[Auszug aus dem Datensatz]
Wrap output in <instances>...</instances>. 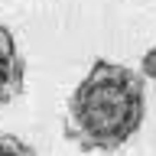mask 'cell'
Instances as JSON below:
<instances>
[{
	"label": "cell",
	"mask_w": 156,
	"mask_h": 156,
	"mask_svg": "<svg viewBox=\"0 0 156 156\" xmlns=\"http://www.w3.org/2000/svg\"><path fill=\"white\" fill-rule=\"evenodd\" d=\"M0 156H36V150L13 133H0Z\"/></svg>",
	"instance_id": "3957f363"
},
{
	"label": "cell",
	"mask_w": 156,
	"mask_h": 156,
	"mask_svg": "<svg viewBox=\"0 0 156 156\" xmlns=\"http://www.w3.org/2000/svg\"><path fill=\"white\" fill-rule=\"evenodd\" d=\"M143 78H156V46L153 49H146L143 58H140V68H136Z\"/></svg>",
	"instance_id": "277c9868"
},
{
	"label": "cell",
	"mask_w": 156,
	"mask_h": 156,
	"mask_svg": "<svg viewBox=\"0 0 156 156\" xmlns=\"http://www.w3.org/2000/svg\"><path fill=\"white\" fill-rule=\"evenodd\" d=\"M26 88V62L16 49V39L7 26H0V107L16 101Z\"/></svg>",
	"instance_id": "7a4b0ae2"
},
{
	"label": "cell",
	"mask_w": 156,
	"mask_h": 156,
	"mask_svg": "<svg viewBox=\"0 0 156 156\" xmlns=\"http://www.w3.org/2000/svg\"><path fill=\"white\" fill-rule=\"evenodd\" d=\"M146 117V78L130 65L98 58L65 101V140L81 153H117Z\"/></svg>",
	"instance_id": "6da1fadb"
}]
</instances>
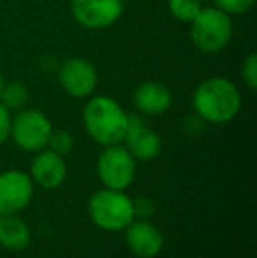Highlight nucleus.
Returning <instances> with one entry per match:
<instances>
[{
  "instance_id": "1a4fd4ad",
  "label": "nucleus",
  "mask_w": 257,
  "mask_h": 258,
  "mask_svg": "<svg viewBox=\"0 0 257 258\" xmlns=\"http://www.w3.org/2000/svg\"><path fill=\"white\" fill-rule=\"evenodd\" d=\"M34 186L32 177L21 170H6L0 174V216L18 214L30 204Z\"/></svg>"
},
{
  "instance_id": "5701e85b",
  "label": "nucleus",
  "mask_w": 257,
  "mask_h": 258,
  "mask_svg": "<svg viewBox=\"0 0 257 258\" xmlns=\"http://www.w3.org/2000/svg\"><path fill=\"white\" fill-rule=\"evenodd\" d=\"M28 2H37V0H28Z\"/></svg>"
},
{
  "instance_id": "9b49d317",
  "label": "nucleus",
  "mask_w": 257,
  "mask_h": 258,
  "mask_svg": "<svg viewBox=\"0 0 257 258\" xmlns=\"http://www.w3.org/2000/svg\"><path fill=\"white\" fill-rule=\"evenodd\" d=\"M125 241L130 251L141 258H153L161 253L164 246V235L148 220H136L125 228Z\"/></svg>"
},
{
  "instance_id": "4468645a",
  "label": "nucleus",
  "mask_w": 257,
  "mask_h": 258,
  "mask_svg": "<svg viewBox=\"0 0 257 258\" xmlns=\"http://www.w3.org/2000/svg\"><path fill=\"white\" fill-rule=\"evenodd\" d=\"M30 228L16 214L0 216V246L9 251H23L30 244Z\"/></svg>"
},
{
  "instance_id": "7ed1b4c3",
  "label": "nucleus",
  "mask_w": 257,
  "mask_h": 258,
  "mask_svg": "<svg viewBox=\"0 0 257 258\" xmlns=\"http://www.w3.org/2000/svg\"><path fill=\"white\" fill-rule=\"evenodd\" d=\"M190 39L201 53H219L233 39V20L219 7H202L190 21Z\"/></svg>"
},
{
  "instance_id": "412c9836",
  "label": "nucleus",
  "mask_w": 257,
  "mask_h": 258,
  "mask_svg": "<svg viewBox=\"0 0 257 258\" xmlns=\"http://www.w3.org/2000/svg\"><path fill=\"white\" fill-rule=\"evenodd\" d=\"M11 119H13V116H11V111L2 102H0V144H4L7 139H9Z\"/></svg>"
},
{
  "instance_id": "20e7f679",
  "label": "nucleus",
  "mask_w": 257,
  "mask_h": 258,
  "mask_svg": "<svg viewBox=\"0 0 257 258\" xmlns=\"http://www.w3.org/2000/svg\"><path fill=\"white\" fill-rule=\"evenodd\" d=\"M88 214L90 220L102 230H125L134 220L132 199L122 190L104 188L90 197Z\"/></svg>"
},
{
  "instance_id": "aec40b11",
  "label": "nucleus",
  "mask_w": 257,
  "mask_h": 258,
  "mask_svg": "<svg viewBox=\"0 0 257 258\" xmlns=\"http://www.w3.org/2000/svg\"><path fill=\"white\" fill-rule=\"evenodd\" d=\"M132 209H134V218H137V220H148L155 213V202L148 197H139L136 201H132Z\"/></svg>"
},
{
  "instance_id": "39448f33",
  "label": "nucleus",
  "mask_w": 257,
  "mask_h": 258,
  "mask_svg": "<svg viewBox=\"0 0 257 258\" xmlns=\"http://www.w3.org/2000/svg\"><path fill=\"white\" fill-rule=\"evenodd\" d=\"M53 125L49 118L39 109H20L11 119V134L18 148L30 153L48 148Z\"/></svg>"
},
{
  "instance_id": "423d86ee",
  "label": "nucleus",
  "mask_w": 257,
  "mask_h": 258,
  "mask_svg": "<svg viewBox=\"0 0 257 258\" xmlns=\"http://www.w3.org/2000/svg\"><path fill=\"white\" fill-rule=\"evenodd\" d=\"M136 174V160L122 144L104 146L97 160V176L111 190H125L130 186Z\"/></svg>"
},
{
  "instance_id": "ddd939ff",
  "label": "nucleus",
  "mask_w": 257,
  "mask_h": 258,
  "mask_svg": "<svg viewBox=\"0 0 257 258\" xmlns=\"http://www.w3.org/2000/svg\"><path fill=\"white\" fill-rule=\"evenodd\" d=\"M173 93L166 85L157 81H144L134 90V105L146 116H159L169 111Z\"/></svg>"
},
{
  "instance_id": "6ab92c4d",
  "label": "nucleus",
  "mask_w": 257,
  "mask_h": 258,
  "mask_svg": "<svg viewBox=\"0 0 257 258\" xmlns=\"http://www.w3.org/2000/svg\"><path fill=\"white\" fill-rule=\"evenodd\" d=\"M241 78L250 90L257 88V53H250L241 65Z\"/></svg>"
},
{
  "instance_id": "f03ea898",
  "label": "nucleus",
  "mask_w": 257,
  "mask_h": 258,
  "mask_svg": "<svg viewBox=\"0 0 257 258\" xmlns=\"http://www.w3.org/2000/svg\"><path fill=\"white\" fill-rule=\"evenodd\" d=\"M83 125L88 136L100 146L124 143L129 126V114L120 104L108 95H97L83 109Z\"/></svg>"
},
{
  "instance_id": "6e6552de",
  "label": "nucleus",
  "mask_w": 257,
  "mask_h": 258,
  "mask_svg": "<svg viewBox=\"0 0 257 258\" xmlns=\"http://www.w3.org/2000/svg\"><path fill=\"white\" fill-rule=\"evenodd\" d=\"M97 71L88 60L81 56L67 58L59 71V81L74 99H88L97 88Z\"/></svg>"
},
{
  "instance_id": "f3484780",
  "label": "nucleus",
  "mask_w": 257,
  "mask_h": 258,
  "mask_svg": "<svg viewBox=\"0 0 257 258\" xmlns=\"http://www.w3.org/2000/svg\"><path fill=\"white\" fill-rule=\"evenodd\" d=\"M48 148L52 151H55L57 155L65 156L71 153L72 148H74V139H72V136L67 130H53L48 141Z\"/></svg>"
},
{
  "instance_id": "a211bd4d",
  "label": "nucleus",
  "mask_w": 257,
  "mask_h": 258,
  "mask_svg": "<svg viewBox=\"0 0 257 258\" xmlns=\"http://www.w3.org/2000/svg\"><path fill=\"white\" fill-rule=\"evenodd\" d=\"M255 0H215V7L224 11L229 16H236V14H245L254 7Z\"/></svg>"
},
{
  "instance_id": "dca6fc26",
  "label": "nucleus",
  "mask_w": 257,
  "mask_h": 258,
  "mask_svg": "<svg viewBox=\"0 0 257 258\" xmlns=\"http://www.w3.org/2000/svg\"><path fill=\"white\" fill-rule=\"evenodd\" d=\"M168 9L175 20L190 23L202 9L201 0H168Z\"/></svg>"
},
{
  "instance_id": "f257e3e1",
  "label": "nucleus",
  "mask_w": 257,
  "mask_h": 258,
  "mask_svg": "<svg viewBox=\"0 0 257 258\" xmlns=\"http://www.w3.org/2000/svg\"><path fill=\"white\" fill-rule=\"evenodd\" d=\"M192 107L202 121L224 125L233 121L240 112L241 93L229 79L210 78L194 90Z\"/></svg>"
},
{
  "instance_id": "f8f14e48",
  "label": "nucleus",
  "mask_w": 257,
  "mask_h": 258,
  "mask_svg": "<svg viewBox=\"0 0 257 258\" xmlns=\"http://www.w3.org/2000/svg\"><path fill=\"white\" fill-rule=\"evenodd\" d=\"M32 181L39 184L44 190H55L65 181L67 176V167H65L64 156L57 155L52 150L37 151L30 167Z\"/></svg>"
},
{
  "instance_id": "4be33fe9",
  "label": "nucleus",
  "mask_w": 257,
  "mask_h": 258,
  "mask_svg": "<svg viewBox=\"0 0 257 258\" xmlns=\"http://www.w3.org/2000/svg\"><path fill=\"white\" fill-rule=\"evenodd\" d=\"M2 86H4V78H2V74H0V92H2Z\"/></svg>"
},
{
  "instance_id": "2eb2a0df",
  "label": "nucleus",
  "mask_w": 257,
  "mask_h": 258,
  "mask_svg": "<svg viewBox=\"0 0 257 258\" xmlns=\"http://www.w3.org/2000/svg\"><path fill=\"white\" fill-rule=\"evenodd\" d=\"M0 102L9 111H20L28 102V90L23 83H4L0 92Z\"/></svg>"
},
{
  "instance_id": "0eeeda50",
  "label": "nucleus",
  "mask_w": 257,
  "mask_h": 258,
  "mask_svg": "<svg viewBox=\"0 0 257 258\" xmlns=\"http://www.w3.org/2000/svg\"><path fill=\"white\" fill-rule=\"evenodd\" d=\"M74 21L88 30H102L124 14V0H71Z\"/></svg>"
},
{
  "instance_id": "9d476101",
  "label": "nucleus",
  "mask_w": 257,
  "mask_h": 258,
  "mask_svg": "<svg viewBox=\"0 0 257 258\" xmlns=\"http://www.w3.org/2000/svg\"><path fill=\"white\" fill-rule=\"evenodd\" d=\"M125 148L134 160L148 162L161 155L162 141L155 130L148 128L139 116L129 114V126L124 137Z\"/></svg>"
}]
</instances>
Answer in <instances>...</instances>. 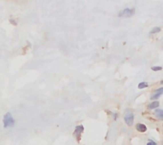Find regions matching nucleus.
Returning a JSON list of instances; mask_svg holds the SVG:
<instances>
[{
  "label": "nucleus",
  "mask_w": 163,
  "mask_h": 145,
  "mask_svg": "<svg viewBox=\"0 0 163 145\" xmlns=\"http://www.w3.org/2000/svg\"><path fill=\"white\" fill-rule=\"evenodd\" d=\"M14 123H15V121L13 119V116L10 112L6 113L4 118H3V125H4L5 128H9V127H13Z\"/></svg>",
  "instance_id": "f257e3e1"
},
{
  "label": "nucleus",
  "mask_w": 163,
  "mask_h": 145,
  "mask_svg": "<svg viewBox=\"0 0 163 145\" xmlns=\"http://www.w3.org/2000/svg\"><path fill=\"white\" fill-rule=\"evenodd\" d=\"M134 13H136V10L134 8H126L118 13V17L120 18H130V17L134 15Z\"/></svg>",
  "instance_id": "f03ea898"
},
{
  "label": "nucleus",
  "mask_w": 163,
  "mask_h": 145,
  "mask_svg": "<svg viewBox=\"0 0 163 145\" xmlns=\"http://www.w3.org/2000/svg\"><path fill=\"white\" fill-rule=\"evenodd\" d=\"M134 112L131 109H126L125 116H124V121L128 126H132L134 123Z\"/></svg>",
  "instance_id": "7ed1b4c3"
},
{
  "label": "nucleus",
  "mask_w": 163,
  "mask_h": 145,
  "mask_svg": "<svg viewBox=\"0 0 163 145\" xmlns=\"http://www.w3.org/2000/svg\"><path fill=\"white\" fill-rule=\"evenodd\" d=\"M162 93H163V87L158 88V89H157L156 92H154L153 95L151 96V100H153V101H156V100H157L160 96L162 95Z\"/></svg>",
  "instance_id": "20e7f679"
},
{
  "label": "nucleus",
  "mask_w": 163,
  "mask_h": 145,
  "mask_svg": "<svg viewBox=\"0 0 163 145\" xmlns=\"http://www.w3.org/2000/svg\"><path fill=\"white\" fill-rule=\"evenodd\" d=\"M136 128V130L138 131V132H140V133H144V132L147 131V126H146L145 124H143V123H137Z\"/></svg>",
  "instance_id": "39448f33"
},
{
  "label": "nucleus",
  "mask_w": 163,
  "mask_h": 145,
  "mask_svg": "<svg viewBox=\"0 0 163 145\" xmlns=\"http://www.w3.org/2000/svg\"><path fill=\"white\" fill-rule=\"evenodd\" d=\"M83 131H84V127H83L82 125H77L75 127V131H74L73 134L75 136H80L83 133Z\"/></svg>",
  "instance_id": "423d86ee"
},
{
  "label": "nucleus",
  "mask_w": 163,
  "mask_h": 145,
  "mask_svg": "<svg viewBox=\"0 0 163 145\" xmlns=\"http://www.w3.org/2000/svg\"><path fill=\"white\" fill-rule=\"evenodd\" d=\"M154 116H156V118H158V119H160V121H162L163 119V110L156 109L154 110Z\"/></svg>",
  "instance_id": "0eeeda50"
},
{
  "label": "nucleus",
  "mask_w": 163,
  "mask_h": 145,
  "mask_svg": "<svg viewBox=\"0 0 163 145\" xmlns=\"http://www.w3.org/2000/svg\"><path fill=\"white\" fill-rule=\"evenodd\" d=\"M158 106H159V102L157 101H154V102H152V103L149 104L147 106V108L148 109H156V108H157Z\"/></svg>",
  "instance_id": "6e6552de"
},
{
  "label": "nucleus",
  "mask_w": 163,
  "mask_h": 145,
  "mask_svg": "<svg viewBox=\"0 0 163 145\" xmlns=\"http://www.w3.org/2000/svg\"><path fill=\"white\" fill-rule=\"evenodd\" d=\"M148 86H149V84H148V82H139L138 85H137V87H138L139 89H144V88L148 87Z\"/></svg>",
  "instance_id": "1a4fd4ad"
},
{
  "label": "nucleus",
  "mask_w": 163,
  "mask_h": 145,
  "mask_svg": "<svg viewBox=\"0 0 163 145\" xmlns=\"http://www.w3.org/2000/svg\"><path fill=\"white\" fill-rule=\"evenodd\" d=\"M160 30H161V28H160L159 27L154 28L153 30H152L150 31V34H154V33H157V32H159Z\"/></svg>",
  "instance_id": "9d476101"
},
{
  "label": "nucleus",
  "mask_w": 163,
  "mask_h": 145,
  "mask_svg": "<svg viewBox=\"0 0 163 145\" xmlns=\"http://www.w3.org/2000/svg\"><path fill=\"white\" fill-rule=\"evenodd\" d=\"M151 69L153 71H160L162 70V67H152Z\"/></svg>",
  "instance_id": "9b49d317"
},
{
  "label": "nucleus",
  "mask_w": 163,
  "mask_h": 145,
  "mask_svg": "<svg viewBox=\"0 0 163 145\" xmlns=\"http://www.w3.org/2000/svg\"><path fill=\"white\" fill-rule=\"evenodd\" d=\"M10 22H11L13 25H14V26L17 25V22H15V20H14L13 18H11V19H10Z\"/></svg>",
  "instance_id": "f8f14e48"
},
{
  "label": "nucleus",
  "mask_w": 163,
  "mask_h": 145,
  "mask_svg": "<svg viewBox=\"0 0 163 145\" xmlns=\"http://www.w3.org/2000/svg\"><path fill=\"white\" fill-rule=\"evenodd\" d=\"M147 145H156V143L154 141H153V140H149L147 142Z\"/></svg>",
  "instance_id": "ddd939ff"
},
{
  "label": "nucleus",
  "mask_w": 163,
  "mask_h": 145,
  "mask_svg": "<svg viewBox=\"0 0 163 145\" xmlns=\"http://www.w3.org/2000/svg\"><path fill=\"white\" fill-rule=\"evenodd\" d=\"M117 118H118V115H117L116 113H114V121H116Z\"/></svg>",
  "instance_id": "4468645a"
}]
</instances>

DIE AUFGABE: Stellen Sie alle Zeilen aus dem Material oben zusammen, in denen die Zeichenfolge „Returning“ vorkommt. Dabei ist die Groß- und Kleinschreibung zu beachten.

MUSTERLÖSUNG:
Returning <instances> with one entry per match:
Returning a JSON list of instances; mask_svg holds the SVG:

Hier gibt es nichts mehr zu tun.